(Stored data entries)
== Segment start ==

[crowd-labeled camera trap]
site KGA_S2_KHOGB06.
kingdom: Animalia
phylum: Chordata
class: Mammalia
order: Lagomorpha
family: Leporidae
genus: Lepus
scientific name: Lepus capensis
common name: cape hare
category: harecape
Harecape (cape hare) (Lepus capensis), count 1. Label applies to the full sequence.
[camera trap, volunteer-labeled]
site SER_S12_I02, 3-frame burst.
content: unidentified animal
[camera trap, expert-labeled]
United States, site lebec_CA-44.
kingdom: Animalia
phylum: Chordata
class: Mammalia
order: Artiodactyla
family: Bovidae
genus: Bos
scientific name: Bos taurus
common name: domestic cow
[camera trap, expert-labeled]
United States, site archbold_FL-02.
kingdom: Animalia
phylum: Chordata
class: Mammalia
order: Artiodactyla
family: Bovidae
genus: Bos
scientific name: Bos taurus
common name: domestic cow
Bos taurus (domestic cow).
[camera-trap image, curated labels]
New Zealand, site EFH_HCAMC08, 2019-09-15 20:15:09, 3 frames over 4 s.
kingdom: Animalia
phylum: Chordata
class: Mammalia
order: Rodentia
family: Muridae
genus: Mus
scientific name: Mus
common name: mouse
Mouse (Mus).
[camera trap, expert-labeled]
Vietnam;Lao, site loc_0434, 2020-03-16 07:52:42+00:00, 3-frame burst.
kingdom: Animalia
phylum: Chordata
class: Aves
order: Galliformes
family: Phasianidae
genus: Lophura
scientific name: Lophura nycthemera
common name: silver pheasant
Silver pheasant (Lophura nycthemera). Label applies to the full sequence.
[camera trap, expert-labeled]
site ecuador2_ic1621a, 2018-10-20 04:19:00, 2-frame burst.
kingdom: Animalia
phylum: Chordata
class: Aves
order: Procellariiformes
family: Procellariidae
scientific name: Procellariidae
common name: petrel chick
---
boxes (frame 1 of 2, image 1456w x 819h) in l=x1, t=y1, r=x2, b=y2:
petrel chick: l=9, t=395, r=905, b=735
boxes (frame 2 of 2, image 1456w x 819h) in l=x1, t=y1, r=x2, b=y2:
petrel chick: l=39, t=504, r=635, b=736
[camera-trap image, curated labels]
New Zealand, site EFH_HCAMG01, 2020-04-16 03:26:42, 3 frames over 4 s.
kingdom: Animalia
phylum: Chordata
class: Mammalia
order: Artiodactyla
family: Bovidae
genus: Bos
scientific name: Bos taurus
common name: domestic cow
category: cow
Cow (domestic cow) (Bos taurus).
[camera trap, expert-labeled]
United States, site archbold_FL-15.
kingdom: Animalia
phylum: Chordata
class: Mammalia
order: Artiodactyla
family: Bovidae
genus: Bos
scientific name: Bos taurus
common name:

== Segment end ==

> **ASSIGNED TASK**: Wherever the string "United" occurs in the records, copy the line it is in.

> **OUTPUT**:
United States, site lebec_CA-44.
United States, site archbold_FL-02.
United States, site archbold_FL-15.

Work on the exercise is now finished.